You can play with the timelines on all of this if you like, preferring a two-year deadline (as the Freedom Caucus does) to a three-year one. In that case you’re under more pressure to come up with a replacement plan ASAP but at least you’ll know how many Democratic votes you need in the Senate to pass the plan — eight. It’s also possible that trying to do all of this before the midterms rather than after will frighten those red-state Democrats whom Schumer is counting on. You might not get Montana’s Jon Tester to vote for a GOP insurance overhaul in 2019, right after he’s won reelection, but force him to vote on that overhaul in 2018, before the election, knowing that voters back home might end up with no insurance if he and his caucus block the Republican bill, and he might cave. I think the two-year timeline is better than the three-year one for that reason, but Schumer’s still going to have “tremendous leverage” here unless and until the filibuster is abolished.

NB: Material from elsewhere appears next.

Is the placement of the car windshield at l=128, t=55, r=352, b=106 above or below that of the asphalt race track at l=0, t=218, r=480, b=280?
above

Whatever the timeframe, we’ll be dealing with a live bomb soon.
Oh, one other thing. It should go without saying that once the ObamaCare dragon has been slain, the left will happily move on from that as their template for what American health coverage should look like and proceed directly to pushing single-payer as their new model for the U.S. Unless the GOP’s replacement system is highly efficient and popular, making it politically difficult for liberals to uproot it, that’s the next big insurance war we’re headed for once Democrats are back in power.